Gov. Phil Scott on Wednesday appointed two new members to the Green Mountain Care Board, the body that oversees the health care industry in Vermont. The governor tapped Sen. Kevin Mullin (R-Rutland) to serve as the board’s chair and veteran financial executive Maureen Usifer to a second vacancy. Both appointments are effective immediately.
The GMCB had been struggling since early January to conduct its business with only three of five seats filled. The board could only hold meetings if all three were in attendance, and a unanimous vote was required to approve most items. Last week, the board put off action on a proposed surgical center in Colchester because it could not attain unanimity.
Scott noted during a Montpelier press conference Wednesday that he had heard “the cries for help from the board last week” and made his selections as quickly as possible.
The process had been delayed because at the end of last year there was a significant turnover on the nominating committee that recommends applicants to the governor. Mullin himself was a member of that committee until his term expired in December.
Mullin replaces Al Gobeille, who resigned in early January to become secretary of the state Agency of Human Services. Mullin served for 15 years in the Senate and four years in the House before that. He is also president of Glenwood Movieplex, which operates a small chain of movie theaters.
Mullin seemed like a permanent fixture in the Statehouse, but he revealed Wednesday that his time in the Senate was nearing its end. “I had really come to the conclusion that I wasn’t going to run again,” he said. “There comes a point in time where you feel like you should move on, and I have that feeling. I was looking for new challenges, and this certainly is a huge challenge.”
Mullin said he applied for both board vacancies soon after they were created. His was one of nearly “four dozen applications for the two positions,” he said.
Scott said Mullin’s Republican affiliation had no bearing on his selection. “I looked at his experience,” the governor said Wednesday. “I think anyone who knows Kevin Mullin knows that he works well with people on both sides of the aisle, and has done so for his entire political career.”
As for replacing Mullin in the Senate, Scott told reporters he had not given any attention to the matter but hopes to name a replacement before the legislature’s scheduled veto session on June 21 and June 22. The Rutland County Republican Committee can choose up to three nominees to be submitted to the governor, who will make the final selection.
Mullin sees a “rich pool of people to choose from” in a county that has become a Republican hotbed. “There’s a lot of depth in the team in the House but also some outside of the House.”
Unbidden, Mullin threw out a couple of names: former representative Jim McNeil, who served in the House from 2009 to 2013, and Dave Soucy of Green Mountain National Golf Course, who was a finalist for a House vacancy created by the April resignation of Mendon representative Job Tate.

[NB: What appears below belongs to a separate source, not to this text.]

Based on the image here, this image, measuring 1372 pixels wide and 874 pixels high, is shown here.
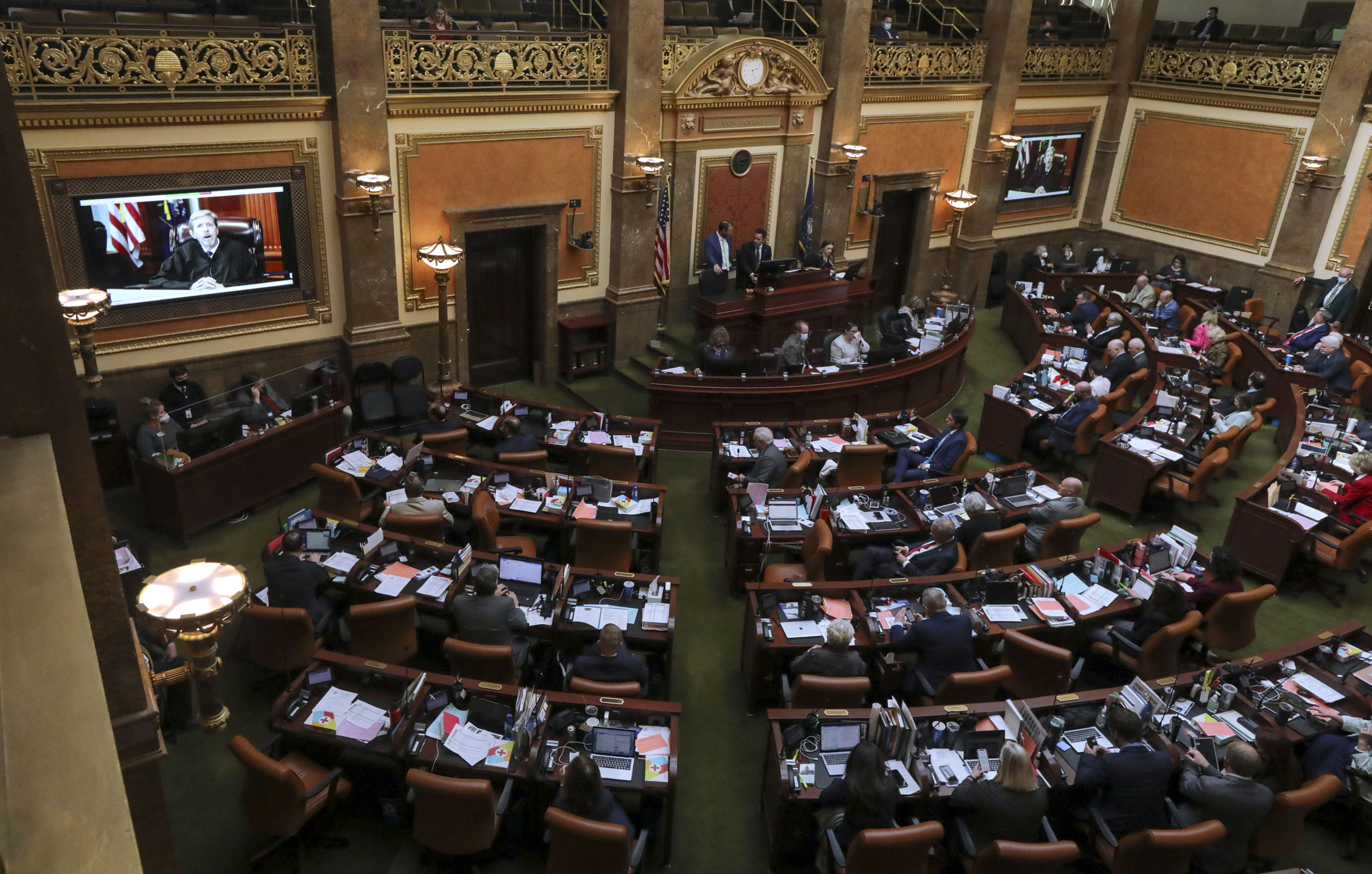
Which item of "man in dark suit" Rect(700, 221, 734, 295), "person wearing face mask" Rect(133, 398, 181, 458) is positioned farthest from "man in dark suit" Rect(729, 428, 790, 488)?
"person wearing face mask" Rect(133, 398, 181, 458)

Scott chose former lobbyist Jim Harrison to fill that seat.
Maureen Usifer has spent more than three decades in financial management. She’s a former chief financial officer for Seventh Generation and is now a director of BlackRock Capital Investment Corporation. She replaces Betty Rambur, who resigned from the GMCB in January because she was moving out of state.
“I am excited by the opportunity to serve Vermonters and work with my fellow board members to ensure Vermont continues to lead on access to health care,” Usifer said in a statement released by the governor’s office, “while ensuring the system is affordable for the state and all Vermonters.”
Scott cited the two appointees’ experience in business and finance as key. The GMCB is responsible for rate setting for health insurers and hospitals, as well as decision making about the structure of an industry that accounts for nearly 20 percent of the Vermont economy.
“My priorities are making sure that we’re doing as thorough a job as possible in regulation and especially rate setting,” Mullin said. “I think that the current board has done a good job on that, and I want to continue with that and add to it.”